Despite more than a decade of extensive, international efforts to characterize and understand the increased symptom and illness-reporting among veterans of the 1991 Gulf War, concern over possible long-term health effects related to this deployment continue. The purpose of this study was to describe the long-term hospitalization experience of the subset of U.S. Gulf War veterans still on active duty between 1994 and 2004.

Methods

Gulf War veterans on active duty rosters as of October 1, 1994, were identified (n = 211 642) and compared with veterans who had separated from military service and then assessed for attrition at three-year intervals during a 10-year follow-up period, examining demographic and military service characteristics, Gulf War exposure variables, and hospitalization data. Cox proportional hazard modeling was used to evaluate independent predictors of all-cause hospitalization among those still on active duty and to estimate cumulative probability of hospitalization, 1994–2004, by service branch.

Results

Members of our 1994 active duty cohort were more likely to be officers, somewhat older, and married compared with those who had separated from the military after serving in the 1991 Gulf War.

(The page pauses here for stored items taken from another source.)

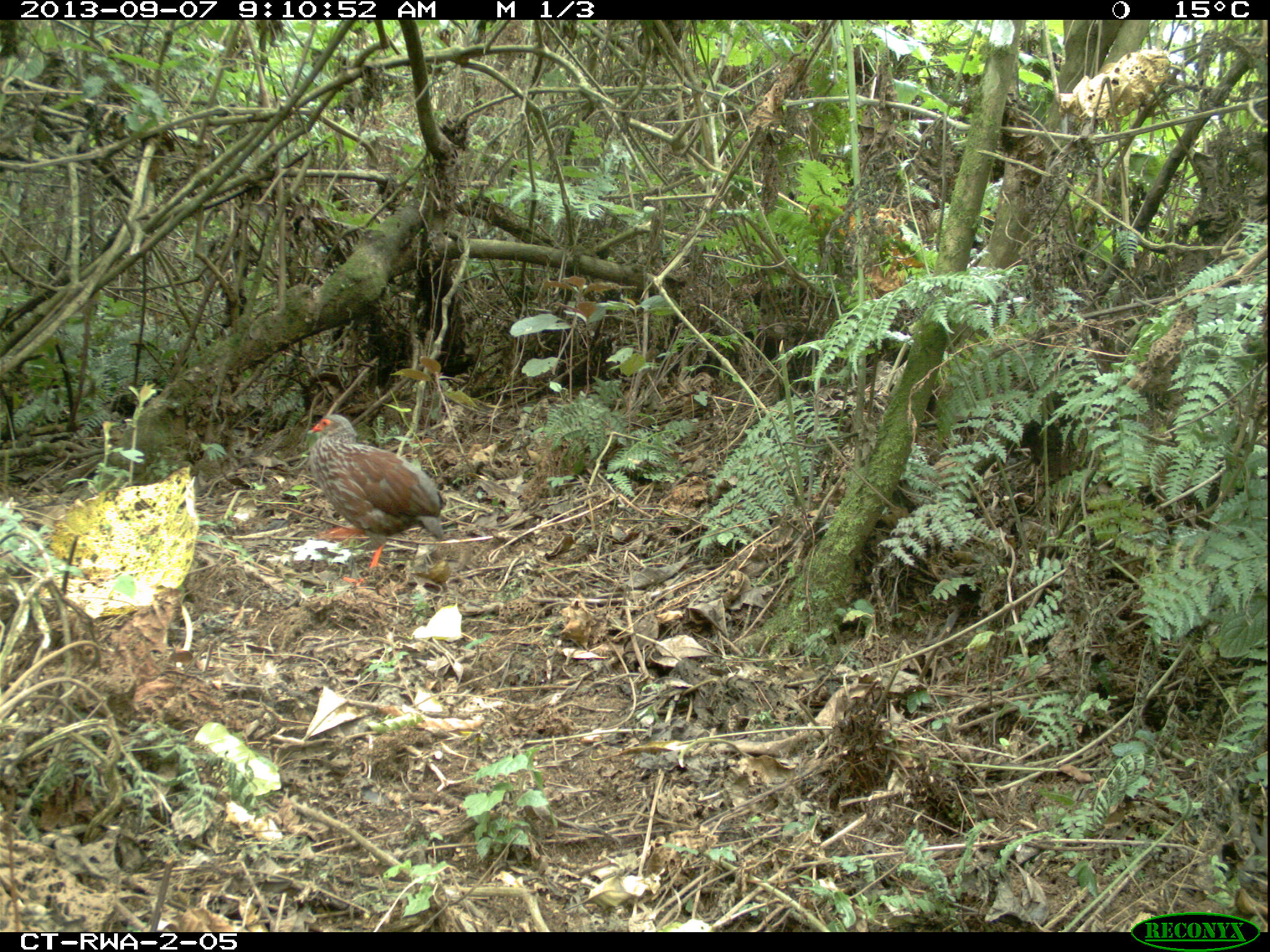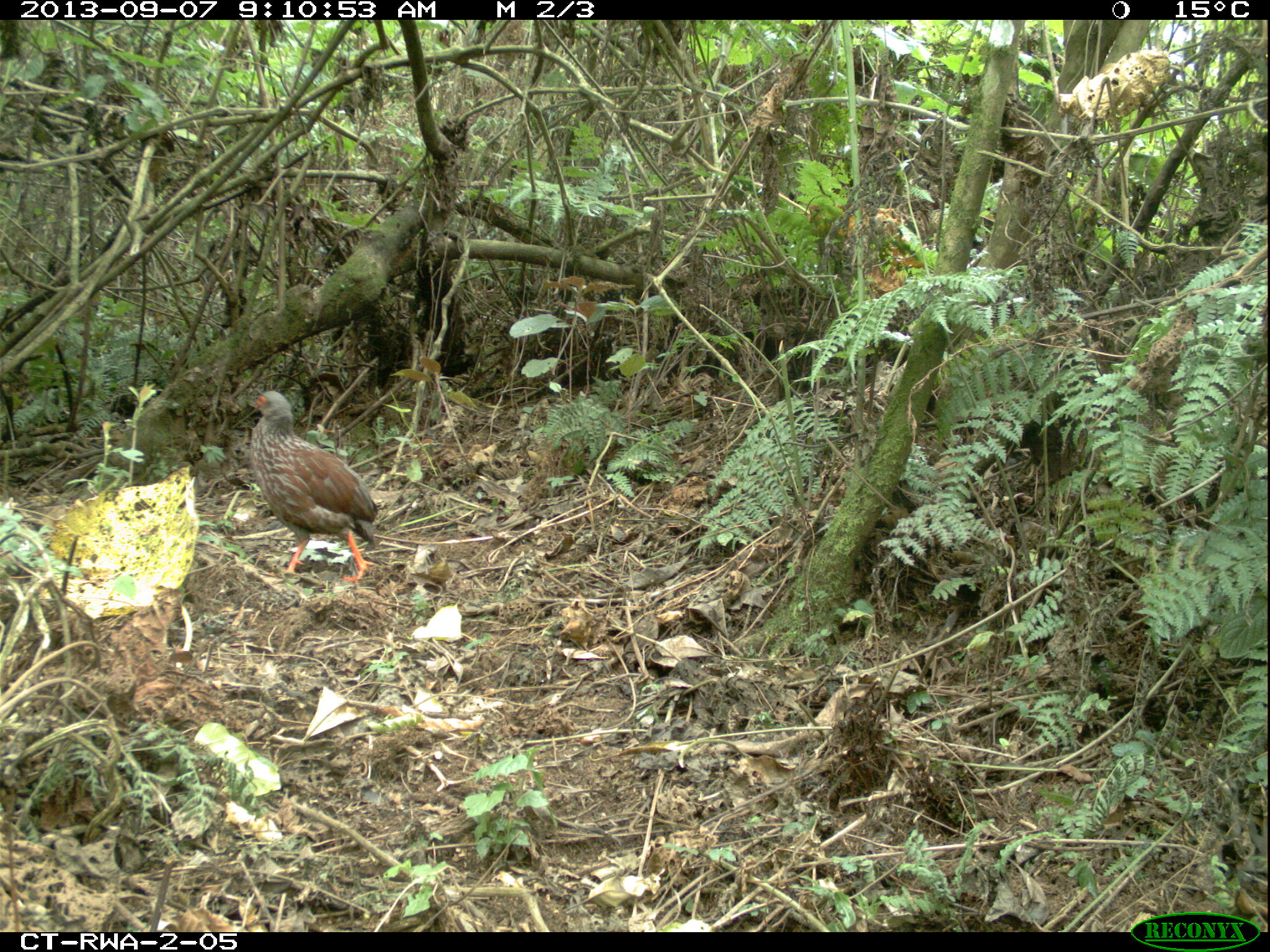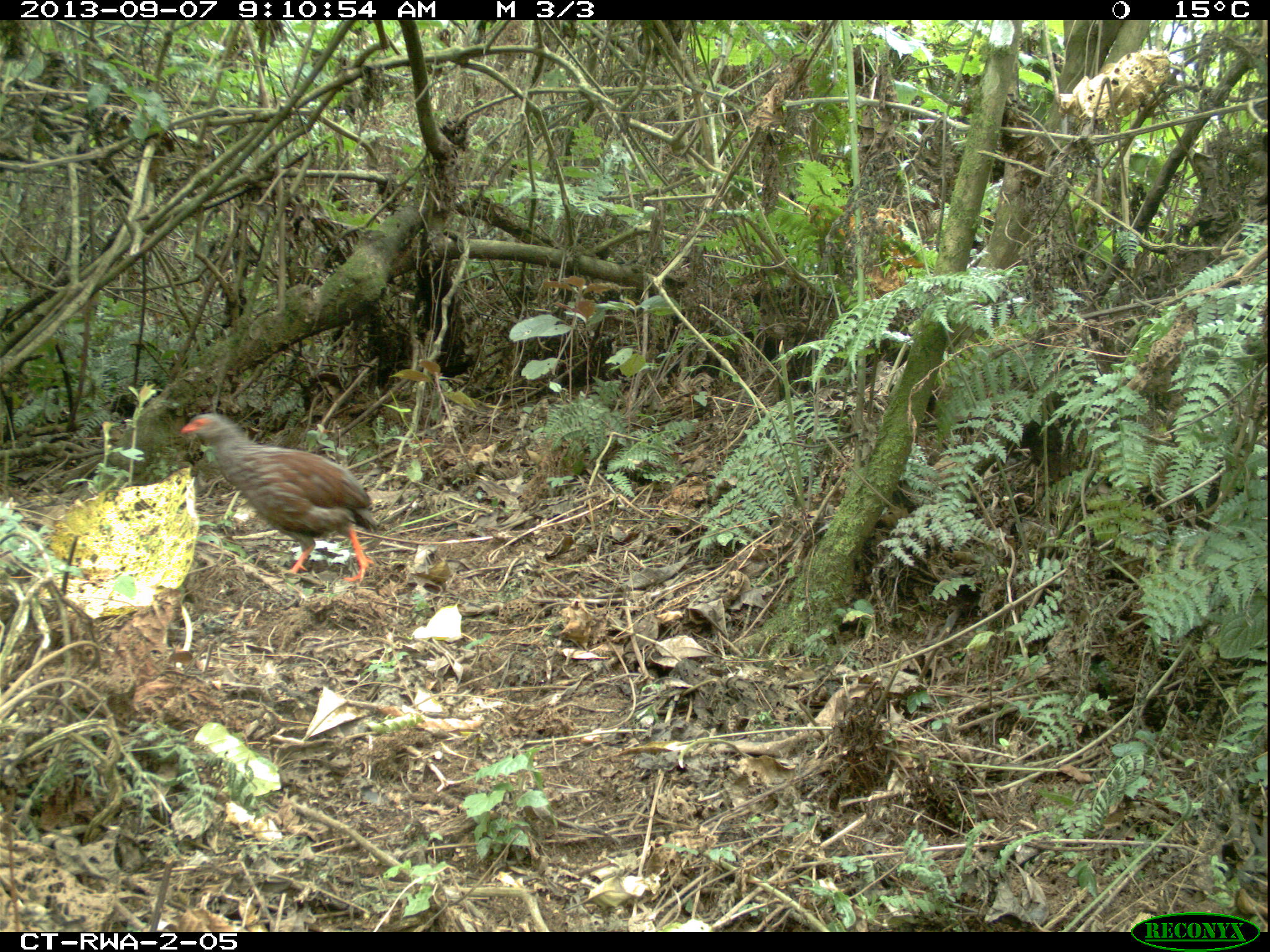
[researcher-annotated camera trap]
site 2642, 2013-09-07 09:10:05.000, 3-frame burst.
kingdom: Animalia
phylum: Chordata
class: Aves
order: Galliformes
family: Phasianidae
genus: Pternistis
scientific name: Pternistis nobilis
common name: handsome francolin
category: francolinus nobilis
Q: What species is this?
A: Francolinus nobilis (handsome francolin) (Pternistis nobilis).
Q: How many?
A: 1.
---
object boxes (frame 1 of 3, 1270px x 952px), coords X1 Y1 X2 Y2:
francolinus nobilis: 306 412 444 585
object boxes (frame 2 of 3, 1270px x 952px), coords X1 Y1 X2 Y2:
francolinus nobilis: 246 387 377 582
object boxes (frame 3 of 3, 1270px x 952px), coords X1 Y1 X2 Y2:
francolinus nobilis: 179 411 378 583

Selected war-related exposures or experiences did not appear to influence separation with the exception of in-theater presence during the brief ground combat phase. Overall the top three diagnostic categories for hospitalizations were musculo-skeletal, injury and poisoning, and digestive disorders. Diseases of the circulatory system and symptoms, signs, and ill-defined conditions increased proportionately over time. In-theater hospitalization was the only significant independent predictor of long-term hospitalization risk among selected war-related exposures or experiences examined. The cumulative probability of hospitalization was highest for Army and lowest for Marines.

Conclusion

Our results were generally consistent with a previous hospitalization study of US Gulf War veterans for the period August 1991 to July 1999. Although lack of a comparison group for our study limits interpretation of overall findings, intra-cohort analyses showed no significant associations between long-term hospitalization and war-related exposures or experiences, with the exception of in-theater hospitalization, within our active duty subset of 1991 Gulf War veterans.